[Opening DATA SHOWN section]

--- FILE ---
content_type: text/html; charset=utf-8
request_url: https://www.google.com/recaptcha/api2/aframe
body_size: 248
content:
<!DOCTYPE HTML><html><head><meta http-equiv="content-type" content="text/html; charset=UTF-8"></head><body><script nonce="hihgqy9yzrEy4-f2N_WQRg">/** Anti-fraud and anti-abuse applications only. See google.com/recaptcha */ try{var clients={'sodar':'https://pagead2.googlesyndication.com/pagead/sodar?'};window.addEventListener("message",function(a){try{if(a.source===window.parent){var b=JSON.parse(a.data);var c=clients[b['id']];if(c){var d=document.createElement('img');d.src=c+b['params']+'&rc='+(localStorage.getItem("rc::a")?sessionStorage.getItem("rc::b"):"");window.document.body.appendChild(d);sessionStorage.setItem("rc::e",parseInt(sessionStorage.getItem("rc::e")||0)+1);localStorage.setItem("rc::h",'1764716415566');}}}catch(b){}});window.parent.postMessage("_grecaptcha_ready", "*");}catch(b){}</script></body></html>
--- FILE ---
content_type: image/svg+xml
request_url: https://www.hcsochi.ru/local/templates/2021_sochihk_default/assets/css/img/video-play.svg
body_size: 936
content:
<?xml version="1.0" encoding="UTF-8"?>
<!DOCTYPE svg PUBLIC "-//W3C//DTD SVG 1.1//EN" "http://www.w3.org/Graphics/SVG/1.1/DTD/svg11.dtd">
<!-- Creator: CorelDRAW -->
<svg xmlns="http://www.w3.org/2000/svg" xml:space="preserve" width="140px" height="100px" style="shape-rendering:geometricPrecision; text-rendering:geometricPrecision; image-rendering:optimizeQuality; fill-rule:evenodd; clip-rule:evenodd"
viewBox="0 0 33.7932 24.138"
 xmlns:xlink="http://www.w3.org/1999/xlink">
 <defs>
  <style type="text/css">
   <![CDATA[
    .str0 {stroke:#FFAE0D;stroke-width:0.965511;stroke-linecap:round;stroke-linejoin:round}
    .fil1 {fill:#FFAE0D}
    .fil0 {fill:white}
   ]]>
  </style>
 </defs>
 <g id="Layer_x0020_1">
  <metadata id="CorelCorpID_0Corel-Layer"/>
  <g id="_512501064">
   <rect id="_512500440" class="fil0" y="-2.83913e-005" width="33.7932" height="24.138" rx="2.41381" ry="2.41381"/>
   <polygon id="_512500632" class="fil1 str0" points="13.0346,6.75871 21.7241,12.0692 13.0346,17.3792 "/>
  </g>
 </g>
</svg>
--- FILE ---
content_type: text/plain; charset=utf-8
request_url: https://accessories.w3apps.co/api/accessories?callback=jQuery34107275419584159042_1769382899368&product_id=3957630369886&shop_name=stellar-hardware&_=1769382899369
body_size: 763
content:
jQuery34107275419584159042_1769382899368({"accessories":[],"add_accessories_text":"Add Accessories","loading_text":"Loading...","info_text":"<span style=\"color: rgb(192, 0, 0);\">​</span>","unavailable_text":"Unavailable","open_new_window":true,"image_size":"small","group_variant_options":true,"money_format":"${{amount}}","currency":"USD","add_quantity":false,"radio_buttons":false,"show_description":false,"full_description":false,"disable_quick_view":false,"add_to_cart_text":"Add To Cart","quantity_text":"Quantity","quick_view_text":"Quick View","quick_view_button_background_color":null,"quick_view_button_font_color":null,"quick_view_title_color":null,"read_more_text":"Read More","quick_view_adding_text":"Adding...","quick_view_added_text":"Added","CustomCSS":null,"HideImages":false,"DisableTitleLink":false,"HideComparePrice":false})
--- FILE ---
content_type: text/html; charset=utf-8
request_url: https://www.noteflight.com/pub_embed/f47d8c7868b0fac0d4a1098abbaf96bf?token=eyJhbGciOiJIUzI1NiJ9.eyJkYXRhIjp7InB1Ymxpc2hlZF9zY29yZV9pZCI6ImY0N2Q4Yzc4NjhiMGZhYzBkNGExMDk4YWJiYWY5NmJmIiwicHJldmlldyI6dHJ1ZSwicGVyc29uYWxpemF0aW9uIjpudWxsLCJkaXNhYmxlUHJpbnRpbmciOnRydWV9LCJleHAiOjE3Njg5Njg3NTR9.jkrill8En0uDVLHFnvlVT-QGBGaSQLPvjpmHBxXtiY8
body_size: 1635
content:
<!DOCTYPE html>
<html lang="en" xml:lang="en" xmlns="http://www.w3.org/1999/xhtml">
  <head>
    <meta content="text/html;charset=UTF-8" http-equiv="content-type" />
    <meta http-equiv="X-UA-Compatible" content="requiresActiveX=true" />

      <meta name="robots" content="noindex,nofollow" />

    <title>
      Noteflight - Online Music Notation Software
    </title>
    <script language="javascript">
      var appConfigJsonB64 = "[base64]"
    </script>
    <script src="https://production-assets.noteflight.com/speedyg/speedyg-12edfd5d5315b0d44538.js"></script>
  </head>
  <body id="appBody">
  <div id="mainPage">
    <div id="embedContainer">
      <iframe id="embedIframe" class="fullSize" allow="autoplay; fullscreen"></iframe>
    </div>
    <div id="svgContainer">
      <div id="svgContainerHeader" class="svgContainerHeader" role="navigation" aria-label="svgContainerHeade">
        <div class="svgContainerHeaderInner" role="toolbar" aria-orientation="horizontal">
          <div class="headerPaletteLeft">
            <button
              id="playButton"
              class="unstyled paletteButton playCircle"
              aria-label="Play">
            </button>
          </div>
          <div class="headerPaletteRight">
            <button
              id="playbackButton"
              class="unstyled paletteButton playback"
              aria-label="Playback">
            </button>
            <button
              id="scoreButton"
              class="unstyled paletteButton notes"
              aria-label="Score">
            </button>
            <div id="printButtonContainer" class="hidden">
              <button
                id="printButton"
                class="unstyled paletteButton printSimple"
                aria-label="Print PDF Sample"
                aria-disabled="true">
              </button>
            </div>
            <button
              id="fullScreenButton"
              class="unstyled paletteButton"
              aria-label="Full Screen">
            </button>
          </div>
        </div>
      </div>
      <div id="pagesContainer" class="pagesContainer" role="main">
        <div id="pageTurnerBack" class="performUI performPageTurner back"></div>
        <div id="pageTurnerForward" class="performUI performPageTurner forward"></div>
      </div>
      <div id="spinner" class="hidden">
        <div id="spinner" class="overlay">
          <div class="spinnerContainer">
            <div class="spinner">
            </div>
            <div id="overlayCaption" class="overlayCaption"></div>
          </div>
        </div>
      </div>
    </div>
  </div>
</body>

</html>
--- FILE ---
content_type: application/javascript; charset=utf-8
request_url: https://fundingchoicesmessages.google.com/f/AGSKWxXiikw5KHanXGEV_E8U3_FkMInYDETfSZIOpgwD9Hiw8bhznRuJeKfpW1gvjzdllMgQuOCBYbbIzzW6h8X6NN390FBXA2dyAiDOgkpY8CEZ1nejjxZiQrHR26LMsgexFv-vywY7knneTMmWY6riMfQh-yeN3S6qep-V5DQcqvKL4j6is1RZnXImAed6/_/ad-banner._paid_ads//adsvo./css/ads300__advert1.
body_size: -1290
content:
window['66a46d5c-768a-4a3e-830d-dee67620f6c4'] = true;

[Closing DATA SHOWN section]

INSTRUCTIONS FOR THE TASK: Return the listing above in its exact form.

RESULT OF THE TASK:
--- FILE ---
content_type: text/html; charset=utf-8
request_url: https://www.google.com/recaptcha/api2/aframe
body_size: 248
content:
<!DOCTYPE HTML><html><head><meta http-equiv="content-type" content="text/html; charset=UTF-8"></head><body><script nonce="hihgqy9yzrEy4-f2N_WQRg">/** Anti-fraud and anti-abuse applications only. See google.com/recaptcha */ try{var clients={'sodar':'https://pagead2.googlesyndication.com/pagead/sodar?'};window.addEventListener("message",function(a){try{if(a.source===window.parent){var b=JSON.parse(a.data);var c=clients[b['id']];if(c){var d=document.createElement('img');d.src=c+b['params']+'&rc='+(localStorage.getItem("rc::a")?sessionStorage.getItem("rc::b"):"");window.document.body.appendChild(d);sessionStorage.setItem("rc::e",parseInt(sessionStorage.getItem("rc::e")||0)+1);localStorage.setItem("rc::h",'1764716415566');}}}catch(b){}});window.parent.postMessage("_grecaptcha_ready", "*");}catch(b){}</script></body></html>
--- FILE ---
content_type: image/svg+xml
request_url: https://www.hcsochi.ru/local/templates/2021_sochihk_default/assets/css/img/video-play.svg
body_size: 936
content:
<?xml version="1.0" encoding="UTF-8"?>
<!DOCTYPE svg PUBLIC "-//W3C//DTD SVG 1.1//EN" "http://www.w3.org/Graphics/SVG/1.1/DTD/svg11.dtd">
<!-- Creator: CorelDRAW -->
<svg xmlns="http://www.w3.org/2000/svg" xml:space="preserve" width="140px" height="100px" style="shape-rendering:geometricPrecision; text-rendering:geometricPrecision; image-rendering:optimizeQuality; fill-rule:evenodd; clip-rule:evenodd"
viewBox="0 0 33.7932 24.138"
 xmlns:xlink="http://www.w3.org/1999/xlink">
 <defs>
  <style type="text/css">
   <![CDATA[
    .str0 {stroke:#FFAE0D;stroke-width:0.965511;stroke-linecap:round;stroke-linejoin:round}
    .fil1 {fill:#FFAE0D}
    .fil0 {fill:white}
   ]]>
  </style>
 </defs>
 <g id="Layer_x0020_1">
  <metadata id="CorelCorpID_0Corel-Layer"/>
  <g id="_512501064">
   <rect id="_512500440" class="fil0" y="-2.83913e-005" width="33.7932" height="24.138" rx="2.41381" ry="2.41381"/>
   <polygon id="_512500632" class="fil1 str0" points="13.0346,6.75871 21.7241,12.0692 13.0346,17.3792 "/>
  </g>
 </g>
</svg>
--- FILE ---
content_type: text/plain; charset=utf-8
request_url: https://accessories.w3apps.co/api/accessories?callback=jQuery34107275419584159042_1769382899368&product_id=3957630369886&shop_name=stellar-hardware&_=1769382899369
body_size: 763
content:
jQuery34107275419584159042_1769382899368({"accessories":[],"add_accessories_text":"Add Accessories","loading_text":"Loading...","info_text":"<span style=\"color: rgb(192, 0, 0);\">​</span>","unavailable_text":"Unavailable","open_new_window":true,"image_size":"small","group_variant_options":true,"money_format":"${{amount}}","currency":"USD","add_quantity":false,"radio_buttons":false,"show_description":false,"full_description":false,"disable_quick_view":false,"add_to_cart_text":"Add To Cart","quantity_text":"Quantity","quick_view_text":"Quick View","quick_view_button_background_color":null,"quick_view_button_font_color":null,"quick_view_title_color":null,"read_more_text":"Read More","quick_view_adding_text":"Adding...","quick_view_added_text":"Added","CustomCSS":null,"HideImages":false,"DisableTitleLink":false,"HideComparePrice":false})
--- FILE ---
content_type: text/html; charset=utf-8
request_url: https://www.noteflight.com/pub_embed/f47d8c7868b0fac0d4a1098abbaf96bf?token=eyJhbGciOiJIUzI1NiJ9.eyJkYXRhIjp7InB1Ymxpc2hlZF9zY29yZV9pZCI6ImY0N2Q4Yzc4NjhiMGZhYzBkNGExMDk4YWJiYWY5NmJmIiwicHJldmlldyI6dHJ1ZSwicGVyc29uYWxpemF0aW9uIjpudWxsLCJkaXNhYmxlUHJpbnRpbmciOnRydWV9LCJleHAiOjE3Njg5Njg3NTR9.jkrill8En0uDVLHFnvlVT-QGBGaSQLPvjpmHBxXtiY8
body_size: 1635
content:
<!DOCTYPE html>
<html lang="en" xml:lang="en" xmlns="http://www.w3.org/1999/xhtml">
  <head>
    <meta content="text/html;charset=UTF-8" http-equiv="content-type" />
    <meta http-equiv="X-UA-Compatible" content="requiresActiveX=true" />

      <meta name="robots" content="noindex,nofollow" />

    <title>
      Noteflight - Online Music Notation Software
    </title>
    <script language="javascript">
      var appConfigJsonB64 = "[base64]"
    </script>
    <script src="https://production-assets.noteflight.com/speedyg/speedyg-12edfd5d5315b0d44538.js"></script>
  </head>
  <body id="appBody">
  <div id="mainPage">
    <div id="embedContainer">
      <iframe id="embedIframe" class="fullSize" allow="autoplay; fullscreen"></iframe>
    </div>
    <div id="svgContainer">
      <div id="svgContainerHeader" class="svgContainerHeader" role="navigation" aria-label="svgContainerHeade">
        <div class="svgContainerHeaderInner" role="toolbar" aria-orientation="horizontal">
          <div class="headerPaletteLeft">
            <button
              id="playButton"
              class="unstyled paletteButton playCircle"
              aria-label="Play">
            </button>
          </div>
          <div class="headerPaletteRight">
            <button
              id="playbackButton"
              class="unstyled paletteButton playback"
              aria-label="Playback">
            </button>
            <button
              id="scoreButton"
              class="unstyled paletteButton notes"
              aria-label="Score">
            </button>
            <div id="printButtonContainer" class="hidden">
              <button
                id="printButton"
                class="unstyled paletteButton printSimple"
                aria-label="Print PDF Sample"
                aria-disabled="true">
              </button>
            </div>
            <button
              id="fullScreenButton"
              class="unstyled paletteButton"
              aria-label="Full Screen">
            </button>
          </div>
        </div>
      </div>
      <div id="pagesContainer" class="pagesContainer" role="main">
        <div id="pageTurnerBack" class="performUI performPageTurner back"></div>
        <div id="pageTurnerForward" class="performUI performPageTurner forward"></div>
      </div>
      <div id="spinner" class="hidden">
        <div id="spinner" class="overlay">
          <div class="spinnerContainer">
            <div class="spinner">
            </div>
            <div id="overlayCaption" class="overlayCaption"></div>
          </div>
        </div>
      </div>
    </div>
  </div>
</body>

</html>
--- FILE ---
content_type: application/javascript; charset=utf-8
request_url: https://fundingchoicesmessages.google.com/f/AGSKWxXiikw5KHanXGEV_E8U3_FkMInYDETfSZIOpgwD9Hiw8bhznRuJeKfpW1gvjzdllMgQuOCBYbbIzzW6h8X6NN390FBXA2dyAiDOgkpY8CEZ1nejjxZiQrHR26LMsgexFv-vywY7knneTMmWY6riMfQh-yeN3S6qep-V5DQcqvKL4j6is1RZnXImAed6/_/ad-banner._paid_ads//adsvo./css/ads300__advert1.
body_size: -1290
content:
window['66a46d5c-768a-4a3e-830d-dee67620f6c4'] = true;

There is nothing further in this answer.